**Raw data:**
--------------------
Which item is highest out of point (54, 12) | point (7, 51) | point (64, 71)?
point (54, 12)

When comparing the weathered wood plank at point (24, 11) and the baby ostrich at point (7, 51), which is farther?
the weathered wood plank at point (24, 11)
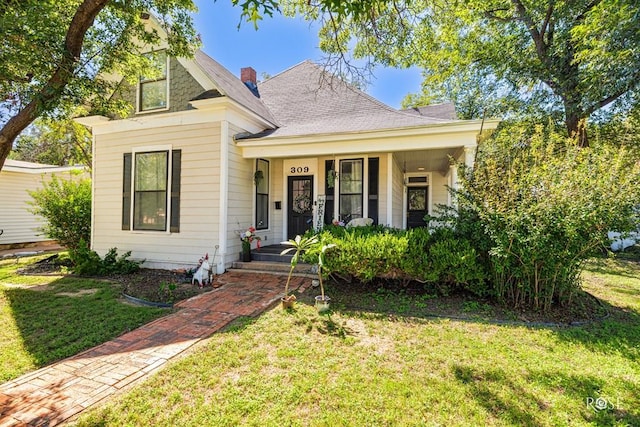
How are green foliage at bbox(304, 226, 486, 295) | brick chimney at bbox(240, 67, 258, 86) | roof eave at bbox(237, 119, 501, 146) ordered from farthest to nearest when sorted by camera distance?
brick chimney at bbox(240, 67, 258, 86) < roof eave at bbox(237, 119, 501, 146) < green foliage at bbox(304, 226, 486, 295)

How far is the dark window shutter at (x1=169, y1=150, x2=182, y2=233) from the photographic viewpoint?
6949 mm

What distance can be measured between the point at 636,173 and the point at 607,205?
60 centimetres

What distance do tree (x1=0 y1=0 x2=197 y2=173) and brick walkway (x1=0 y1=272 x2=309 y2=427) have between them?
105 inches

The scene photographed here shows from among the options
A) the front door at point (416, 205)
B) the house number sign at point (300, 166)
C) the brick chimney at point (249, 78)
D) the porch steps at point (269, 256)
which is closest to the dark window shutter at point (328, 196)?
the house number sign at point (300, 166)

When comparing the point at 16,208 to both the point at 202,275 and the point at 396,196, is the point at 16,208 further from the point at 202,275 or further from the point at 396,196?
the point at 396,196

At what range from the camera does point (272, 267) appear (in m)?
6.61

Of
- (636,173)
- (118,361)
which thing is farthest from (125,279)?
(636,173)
--------------------
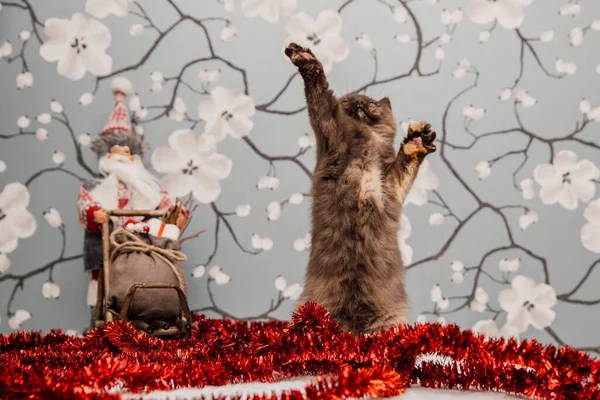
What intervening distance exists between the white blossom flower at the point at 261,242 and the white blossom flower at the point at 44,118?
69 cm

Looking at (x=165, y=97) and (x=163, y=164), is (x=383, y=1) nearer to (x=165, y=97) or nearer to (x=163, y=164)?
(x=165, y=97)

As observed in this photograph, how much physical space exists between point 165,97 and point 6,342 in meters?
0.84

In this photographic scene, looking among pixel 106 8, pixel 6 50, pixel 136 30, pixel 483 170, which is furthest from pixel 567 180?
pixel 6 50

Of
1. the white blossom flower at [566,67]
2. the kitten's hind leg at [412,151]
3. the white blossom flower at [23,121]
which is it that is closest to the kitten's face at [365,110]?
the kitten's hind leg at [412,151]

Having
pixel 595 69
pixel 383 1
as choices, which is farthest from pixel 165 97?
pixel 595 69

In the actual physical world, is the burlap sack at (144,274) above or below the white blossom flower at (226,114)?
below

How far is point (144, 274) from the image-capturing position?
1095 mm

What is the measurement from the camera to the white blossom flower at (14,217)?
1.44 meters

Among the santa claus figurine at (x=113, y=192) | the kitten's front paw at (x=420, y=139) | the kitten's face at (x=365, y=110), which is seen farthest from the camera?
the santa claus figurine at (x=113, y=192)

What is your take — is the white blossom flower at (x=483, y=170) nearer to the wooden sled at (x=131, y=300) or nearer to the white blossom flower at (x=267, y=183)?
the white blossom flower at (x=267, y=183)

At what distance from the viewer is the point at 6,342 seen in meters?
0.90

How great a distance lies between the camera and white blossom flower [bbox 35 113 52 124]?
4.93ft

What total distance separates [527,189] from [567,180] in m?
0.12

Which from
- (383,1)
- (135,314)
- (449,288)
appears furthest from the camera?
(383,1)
--------------------
**What you have to do:**
Copy out the rows above word for word, from the line containing "How are green" through the line containing "brick chimney at bbox(240, 67, 258, 86) <".

**Task solution:**
How are green foliage at bbox(304, 226, 486, 295) | brick chimney at bbox(240, 67, 258, 86) | roof eave at bbox(237, 119, 501, 146) ordered from farthest to nearest when sorted by camera distance?
brick chimney at bbox(240, 67, 258, 86) < roof eave at bbox(237, 119, 501, 146) < green foliage at bbox(304, 226, 486, 295)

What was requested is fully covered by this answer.